• [PROBLEM SET]:
a - Reproduce the passage on selling, general and administrative expenses, starting with "Included in total" and going on through "nominal for 2006.".
b - State whether each statement agrees with the passage on selling, general and administrative expenses, answering yes or no and quoting the words that decide it: (i) SG&A expenses were lower in 2007 than in 2006. (ii) Incentive compensation was reduced for 2007. (iii) Unallocated Corporate-related costs amounted to $1.0 million in 2006.
c - Continue the passage on selling, general and administrative expenses from the point where it stops.

• [PROVIDED TEXT]:

_ _ _

Selling, General and Administrative Expenses
Our SG&A expenses totaled $69.1 million for 2007 compared to $69.8 million for 2006, reflecting a decrease of $0.7 million or 1%. In 2006, the Energy segment recorded tax liability adjustments which reduced its SG&A expenses by approximately $3.6 million. These adjustments related to a favorable settlement of sales and use tax liabilities and reductions in accruals for penalties related to various foreign taxes as those taxes were settled during the year. This overall decrease in SG&A expenses is primarily the result of a $3.3 million reduction in allocated Corporate overhead costs, which primarily related to a $1.8 million reduction in nonrecurring professional fees for 2007. Incentive compensation was increased by $1.5 million for 2007 because of our financial performance. In addition, the positive impact of our Engineering segment’s improved utilization contributed to the decrease in SG&A expenses. SG&A expenses expressed as a percentage of revenues decreased to 9.5% for 2007 from 10.8% for 2006. This overall decrease in SG&A expenses expressed as a percentage of revenues is related to our 12% increase in revenues as compared to 2006, the previously mentioned decrease in Corporate overhead costs and the Engineering segment’s improved utilization.
Included in total SG&A for 2007 were unallocated Corporate-related costs of $1.0 million due to professional fees and employee retention costs related to our evaluation of strategic alternatives for our Energy segment during the year. Unallocated Corporate-related costs were nominal for 2006.

_ _ _

• [DATA ENTRIES]:
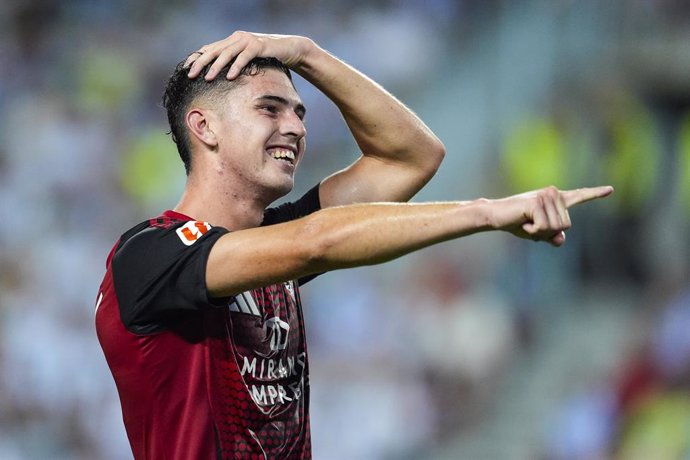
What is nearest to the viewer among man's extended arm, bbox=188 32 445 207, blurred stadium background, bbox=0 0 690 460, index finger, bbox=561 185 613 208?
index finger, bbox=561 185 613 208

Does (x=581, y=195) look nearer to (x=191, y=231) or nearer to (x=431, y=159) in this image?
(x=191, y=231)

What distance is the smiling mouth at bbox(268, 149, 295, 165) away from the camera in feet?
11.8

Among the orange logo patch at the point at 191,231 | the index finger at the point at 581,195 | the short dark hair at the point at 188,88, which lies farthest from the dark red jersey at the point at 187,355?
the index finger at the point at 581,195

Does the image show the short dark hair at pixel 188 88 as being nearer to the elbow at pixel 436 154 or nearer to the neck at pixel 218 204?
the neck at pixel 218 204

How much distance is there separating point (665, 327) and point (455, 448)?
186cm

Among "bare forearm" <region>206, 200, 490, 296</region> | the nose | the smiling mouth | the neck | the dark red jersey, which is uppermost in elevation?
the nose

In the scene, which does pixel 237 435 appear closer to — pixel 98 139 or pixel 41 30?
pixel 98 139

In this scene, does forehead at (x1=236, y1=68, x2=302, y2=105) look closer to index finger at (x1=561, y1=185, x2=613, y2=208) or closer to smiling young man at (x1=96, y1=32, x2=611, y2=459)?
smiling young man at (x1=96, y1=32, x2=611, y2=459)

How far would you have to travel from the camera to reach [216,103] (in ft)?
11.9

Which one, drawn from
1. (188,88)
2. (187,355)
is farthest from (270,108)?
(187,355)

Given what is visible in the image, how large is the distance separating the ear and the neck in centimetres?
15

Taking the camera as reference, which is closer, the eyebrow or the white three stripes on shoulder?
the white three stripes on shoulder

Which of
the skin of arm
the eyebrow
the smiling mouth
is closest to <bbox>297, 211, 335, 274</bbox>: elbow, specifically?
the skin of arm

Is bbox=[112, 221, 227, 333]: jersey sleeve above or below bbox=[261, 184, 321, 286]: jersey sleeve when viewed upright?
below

_ _ _

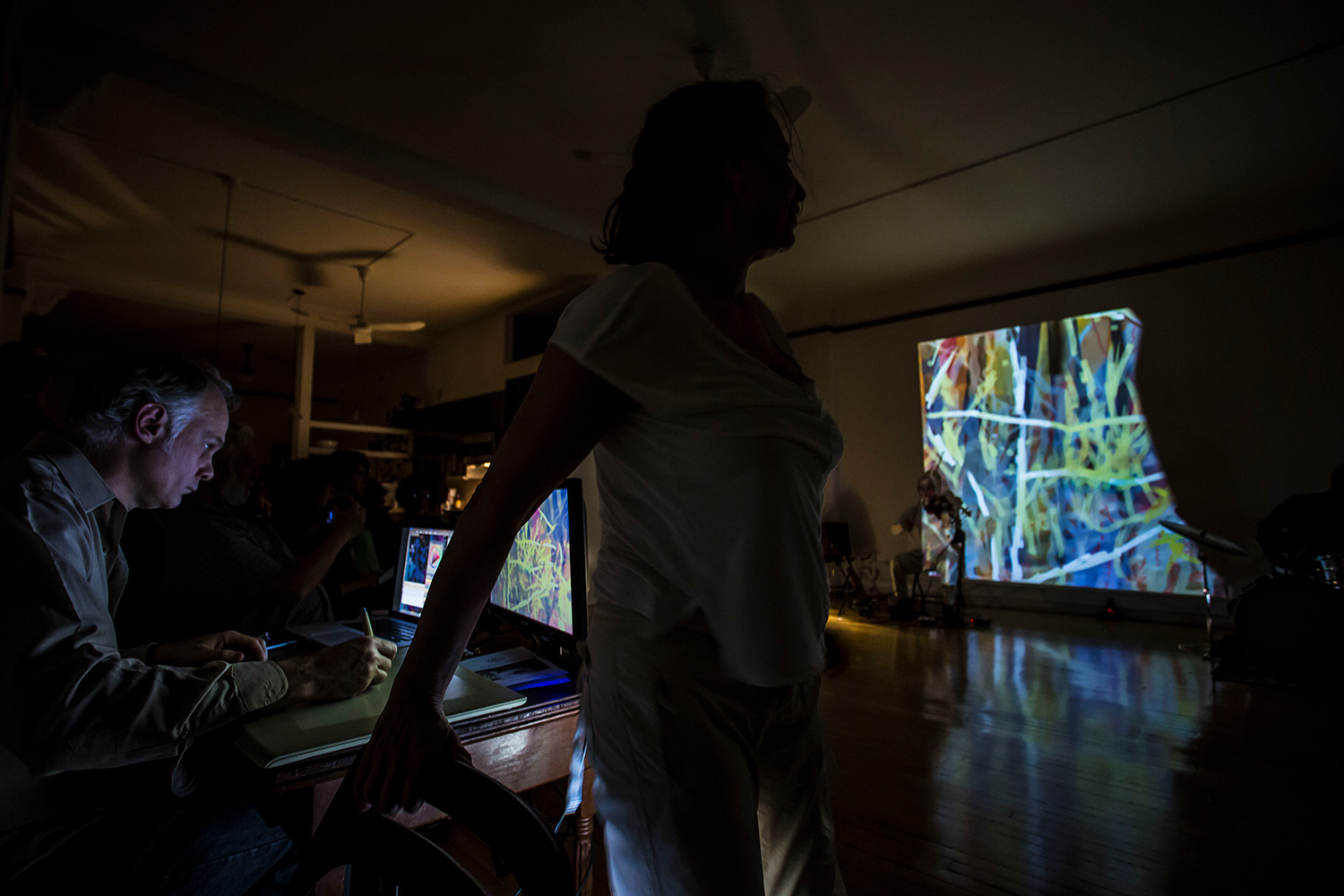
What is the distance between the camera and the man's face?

_ _ _

• [THE RESPONSES]:
a -
Included in total SG&A for 2007 were unallocated Corporate-related costs of $1.0 million due to professional fees and employee retention costs related to our evaluation of strategic alternatives for our Energy segment during the year. Unallocated Corporate-related costs were nominal for 2006.

b -
(i) Yes: "Our SG&A expenses totaled $69.1 million for 2007 compared to $69.8 million for 2006, reflecting a decrease of $0.7 million or 1%."
(ii) No: "Incentive compensation was increased by $1.5 million for 2007 because of our financial performance."
(iii) No: "Unallocated Corporate-related costs were nominal for 2006."

c -
Engineering. SG&A expenses were $48.1 million for 2007 compared to $51.0 million for 2006, reflecting a decrease of $2.9 million or 6%. SG&A expenses expressed as a percentage of revenues decreased to 12.0% for 2007 from 13.4% for 2006. This decrease primarily related to a reduction of $2.4 million in allocated Corporate overhead costs, of which $0.3 million related to nonrecurring professional fees. Also contributing to this decrease was the improved utilization. A 2007 increase of $1.2 million in incentive compensation expense served to partially offset Engineering’s overall decrease in SG&A expenses expressed as a percentage of revenues for 2007.
Energy. SG&A expenses were $20.0 million for 2007 compared to $18.8 million for 2006, reflecting an increase of $1.2 million or 6%. In 2006, the Energy segment recorded tax liability adjustments which reduced its SG&A expenses by approximately $3.6 million. These adjustments related to a favorable settlement of sales and use tax liabilities and reductions in accruals for penalties related to various foreign taxes that were settled during the year. These adjustments were partially offset by a decrease of $1.2 million in nonrecurring professional fees and a reduction of $0.9 million in allocated Corporate overhead costs for 2007. SG&A expenses expressed as a percentage of revenues decreased to 6.1% for 2007 from 7.1% for 2006. This decrease in SG&A expenses expressed as a percentage of revenues is primarily attributable to the aforementioned 22% increase in revenues coupled with the reduction in allocated Corporate overhead costs.
Other Income/(Expense)
The other income and expense categories discussed below aggregate to $2.4 million of income for 2007 compared to $2.1 million of income for 2006.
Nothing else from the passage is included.